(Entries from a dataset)
···

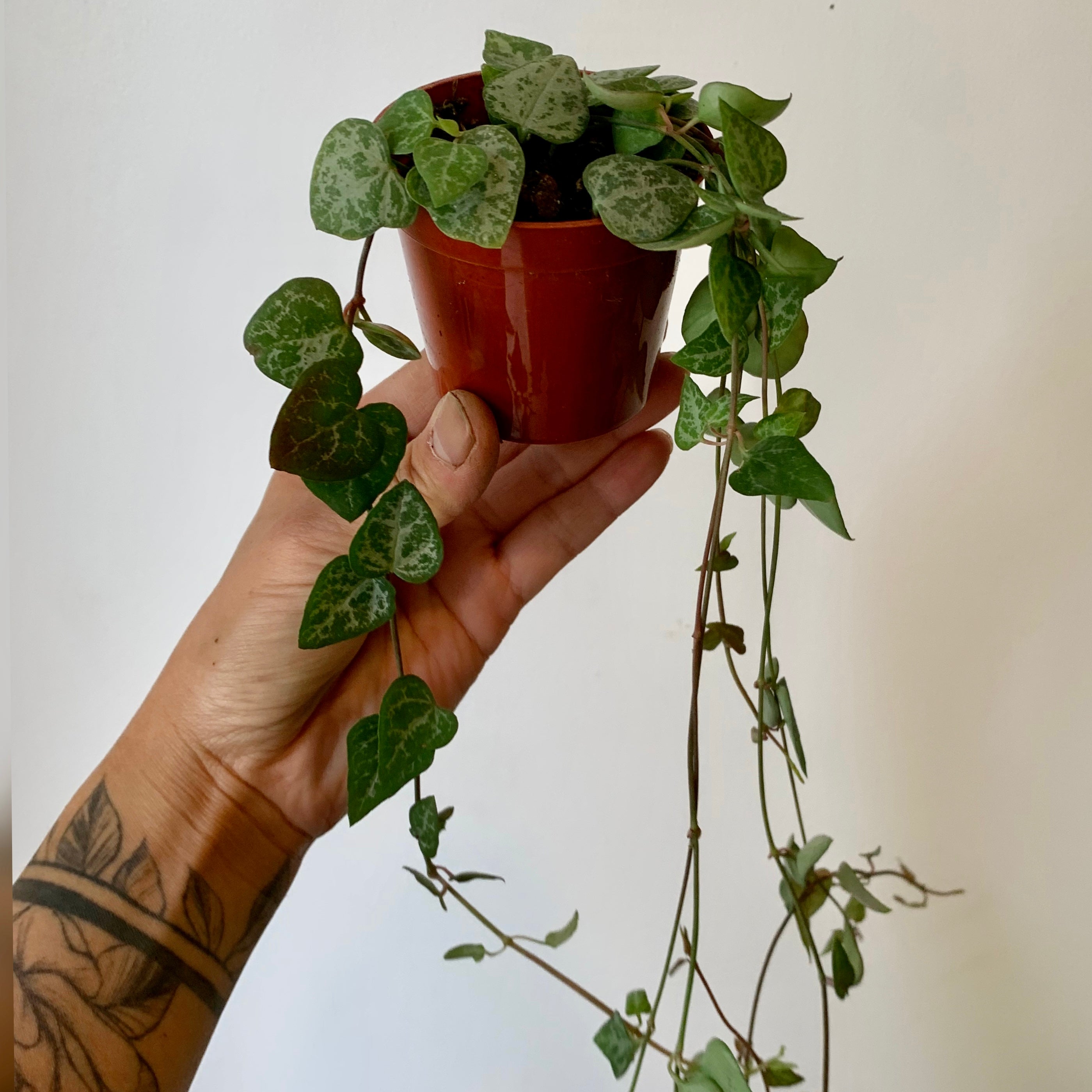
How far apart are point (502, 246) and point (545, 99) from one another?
77mm

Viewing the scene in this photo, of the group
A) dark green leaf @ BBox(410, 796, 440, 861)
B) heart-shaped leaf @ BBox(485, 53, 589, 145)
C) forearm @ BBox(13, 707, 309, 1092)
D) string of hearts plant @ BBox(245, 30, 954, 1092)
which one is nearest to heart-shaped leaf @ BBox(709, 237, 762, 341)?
string of hearts plant @ BBox(245, 30, 954, 1092)

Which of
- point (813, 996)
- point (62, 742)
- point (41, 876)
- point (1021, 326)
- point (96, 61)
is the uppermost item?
point (96, 61)

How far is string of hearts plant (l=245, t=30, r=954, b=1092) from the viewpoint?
1.39 ft

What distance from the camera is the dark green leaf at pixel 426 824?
56 centimetres

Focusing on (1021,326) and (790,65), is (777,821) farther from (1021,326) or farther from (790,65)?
(790,65)

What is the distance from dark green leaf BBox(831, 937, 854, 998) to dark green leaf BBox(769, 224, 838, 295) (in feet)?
1.44

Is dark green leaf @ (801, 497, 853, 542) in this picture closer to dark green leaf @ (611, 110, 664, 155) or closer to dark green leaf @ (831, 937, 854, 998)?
dark green leaf @ (611, 110, 664, 155)

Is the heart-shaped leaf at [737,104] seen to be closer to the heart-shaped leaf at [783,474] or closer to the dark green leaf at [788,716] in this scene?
the heart-shaped leaf at [783,474]

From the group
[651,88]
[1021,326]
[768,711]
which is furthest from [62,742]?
[1021,326]

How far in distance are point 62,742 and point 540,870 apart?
590 millimetres

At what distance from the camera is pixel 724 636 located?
1.85 feet

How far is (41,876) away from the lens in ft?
2.56

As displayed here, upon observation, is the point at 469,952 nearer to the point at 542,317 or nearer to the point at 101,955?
the point at 101,955

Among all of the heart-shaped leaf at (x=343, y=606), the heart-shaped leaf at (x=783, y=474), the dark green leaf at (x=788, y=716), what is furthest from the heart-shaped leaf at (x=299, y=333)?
the dark green leaf at (x=788, y=716)
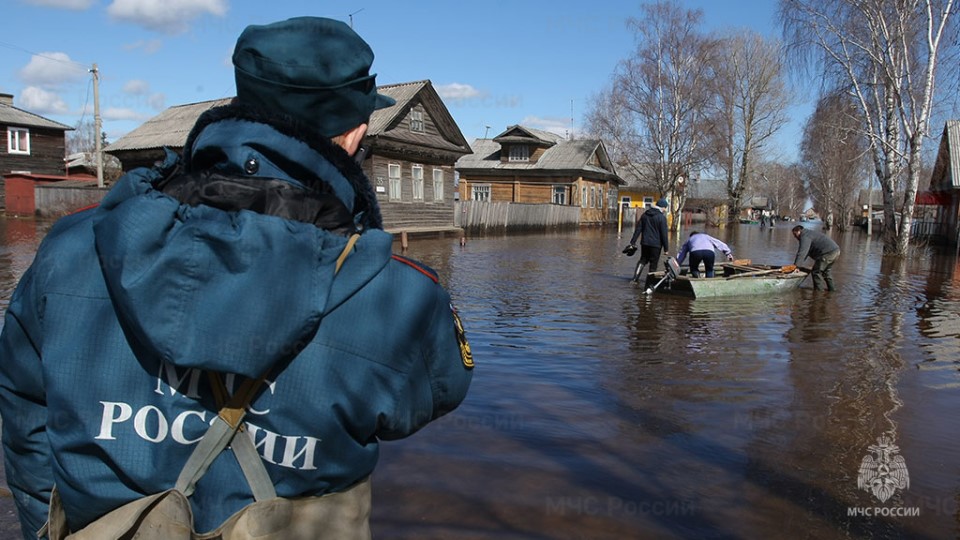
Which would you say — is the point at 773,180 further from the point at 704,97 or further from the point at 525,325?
the point at 525,325

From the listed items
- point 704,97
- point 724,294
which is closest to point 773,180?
point 704,97

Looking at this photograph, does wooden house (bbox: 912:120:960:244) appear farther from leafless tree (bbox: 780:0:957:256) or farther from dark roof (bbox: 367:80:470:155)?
dark roof (bbox: 367:80:470:155)

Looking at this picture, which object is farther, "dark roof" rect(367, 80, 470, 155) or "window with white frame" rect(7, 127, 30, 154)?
"window with white frame" rect(7, 127, 30, 154)

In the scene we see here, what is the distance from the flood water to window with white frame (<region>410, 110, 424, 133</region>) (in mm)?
16119

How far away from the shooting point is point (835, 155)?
41.7m

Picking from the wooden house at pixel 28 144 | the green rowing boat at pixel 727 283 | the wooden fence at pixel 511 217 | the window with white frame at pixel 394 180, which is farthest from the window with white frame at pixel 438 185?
the wooden house at pixel 28 144

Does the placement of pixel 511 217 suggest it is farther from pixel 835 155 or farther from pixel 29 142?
pixel 29 142

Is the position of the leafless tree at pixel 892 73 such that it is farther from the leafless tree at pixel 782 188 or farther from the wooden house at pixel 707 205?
the leafless tree at pixel 782 188

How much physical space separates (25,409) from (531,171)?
43.0 meters

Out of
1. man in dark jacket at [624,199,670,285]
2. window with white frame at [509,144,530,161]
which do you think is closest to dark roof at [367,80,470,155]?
man in dark jacket at [624,199,670,285]

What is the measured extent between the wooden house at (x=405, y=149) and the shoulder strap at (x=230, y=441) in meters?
20.9

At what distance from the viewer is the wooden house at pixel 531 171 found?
43.2 m

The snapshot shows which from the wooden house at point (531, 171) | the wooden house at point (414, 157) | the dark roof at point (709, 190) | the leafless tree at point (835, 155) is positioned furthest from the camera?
the dark roof at point (709, 190)

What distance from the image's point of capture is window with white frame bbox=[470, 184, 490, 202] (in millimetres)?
44438
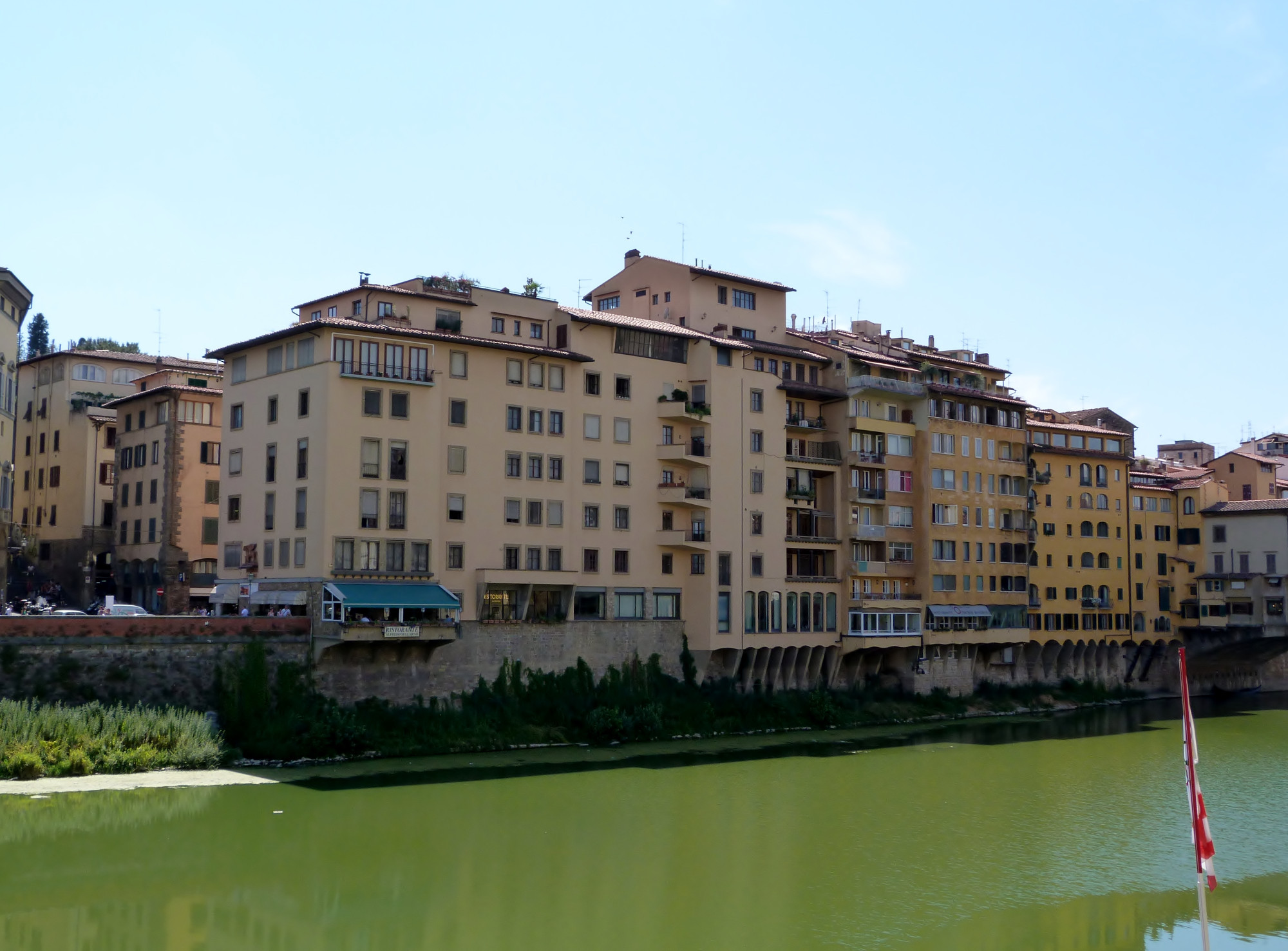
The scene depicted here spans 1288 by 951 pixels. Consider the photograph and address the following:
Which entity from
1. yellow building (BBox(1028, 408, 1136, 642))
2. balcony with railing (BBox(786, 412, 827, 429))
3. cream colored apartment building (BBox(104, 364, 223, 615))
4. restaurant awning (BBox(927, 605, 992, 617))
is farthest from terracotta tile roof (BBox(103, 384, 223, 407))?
yellow building (BBox(1028, 408, 1136, 642))

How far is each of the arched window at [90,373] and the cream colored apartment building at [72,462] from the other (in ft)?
0.12

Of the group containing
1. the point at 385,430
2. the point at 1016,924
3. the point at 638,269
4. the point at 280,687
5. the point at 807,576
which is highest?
the point at 638,269

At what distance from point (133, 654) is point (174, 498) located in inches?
842

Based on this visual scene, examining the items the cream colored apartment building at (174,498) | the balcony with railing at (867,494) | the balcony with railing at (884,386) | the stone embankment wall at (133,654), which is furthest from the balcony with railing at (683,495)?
the cream colored apartment building at (174,498)

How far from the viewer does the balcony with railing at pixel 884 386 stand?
75.4m

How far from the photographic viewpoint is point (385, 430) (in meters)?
57.9

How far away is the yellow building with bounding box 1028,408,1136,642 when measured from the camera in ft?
287

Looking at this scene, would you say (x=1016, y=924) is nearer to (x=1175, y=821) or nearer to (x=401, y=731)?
(x=1175, y=821)

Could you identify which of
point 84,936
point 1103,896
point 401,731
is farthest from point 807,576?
point 84,936

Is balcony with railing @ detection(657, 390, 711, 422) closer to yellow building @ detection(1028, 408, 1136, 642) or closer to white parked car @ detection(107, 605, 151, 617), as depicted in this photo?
white parked car @ detection(107, 605, 151, 617)

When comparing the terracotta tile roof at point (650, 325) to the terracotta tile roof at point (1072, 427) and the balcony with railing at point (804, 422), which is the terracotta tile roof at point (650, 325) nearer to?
the balcony with railing at point (804, 422)

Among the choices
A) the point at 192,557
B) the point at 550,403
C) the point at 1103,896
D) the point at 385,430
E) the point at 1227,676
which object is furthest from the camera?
the point at 1227,676

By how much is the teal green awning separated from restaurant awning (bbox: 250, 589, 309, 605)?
5.49ft

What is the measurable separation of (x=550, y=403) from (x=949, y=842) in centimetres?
2874
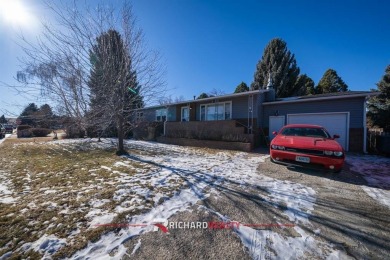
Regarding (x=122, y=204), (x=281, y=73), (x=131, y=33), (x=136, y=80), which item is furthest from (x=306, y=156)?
(x=281, y=73)

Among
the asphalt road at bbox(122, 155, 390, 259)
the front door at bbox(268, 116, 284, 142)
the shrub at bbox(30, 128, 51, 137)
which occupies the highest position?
the front door at bbox(268, 116, 284, 142)

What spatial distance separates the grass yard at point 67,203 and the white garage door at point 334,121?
32.1ft

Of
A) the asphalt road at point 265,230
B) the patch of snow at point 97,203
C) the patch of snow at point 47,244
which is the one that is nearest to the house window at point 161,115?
the asphalt road at point 265,230

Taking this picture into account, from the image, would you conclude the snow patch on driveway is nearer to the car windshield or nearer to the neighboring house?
the car windshield

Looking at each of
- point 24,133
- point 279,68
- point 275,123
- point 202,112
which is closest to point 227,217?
point 275,123

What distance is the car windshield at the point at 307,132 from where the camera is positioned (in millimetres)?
6043

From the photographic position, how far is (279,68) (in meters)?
22.2

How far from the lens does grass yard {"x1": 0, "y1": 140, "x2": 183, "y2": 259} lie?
7.00 feet

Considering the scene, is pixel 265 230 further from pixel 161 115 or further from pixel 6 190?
pixel 161 115

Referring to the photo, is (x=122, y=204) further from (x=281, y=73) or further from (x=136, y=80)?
(x=281, y=73)

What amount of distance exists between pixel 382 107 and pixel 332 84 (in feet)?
39.0

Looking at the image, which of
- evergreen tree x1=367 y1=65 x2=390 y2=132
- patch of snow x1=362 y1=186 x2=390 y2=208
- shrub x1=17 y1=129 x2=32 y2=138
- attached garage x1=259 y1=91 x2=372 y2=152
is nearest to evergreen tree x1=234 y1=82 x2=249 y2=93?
evergreen tree x1=367 y1=65 x2=390 y2=132

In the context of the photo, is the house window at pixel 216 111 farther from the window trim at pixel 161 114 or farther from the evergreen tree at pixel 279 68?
the evergreen tree at pixel 279 68

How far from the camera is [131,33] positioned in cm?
731
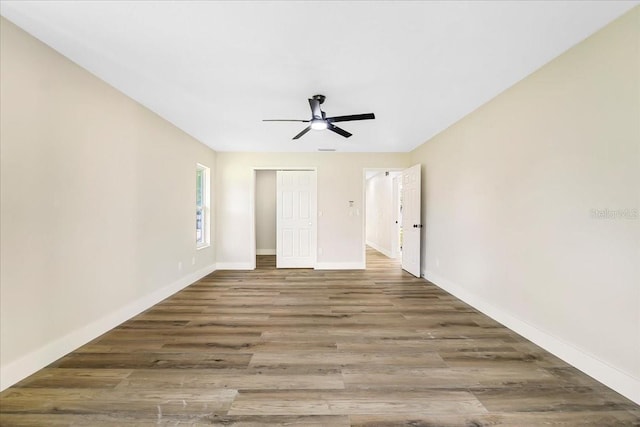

···

→ Work instructions: Recast the lines from the one containing "How far from the camera" through the end of the records as a JSON list of strings, one string per line, with blank lines omitted and pictures left out.

→ Result for this exercise:
[
  "How far from the camera is [131,33] positioned in cm?",
  "731"
]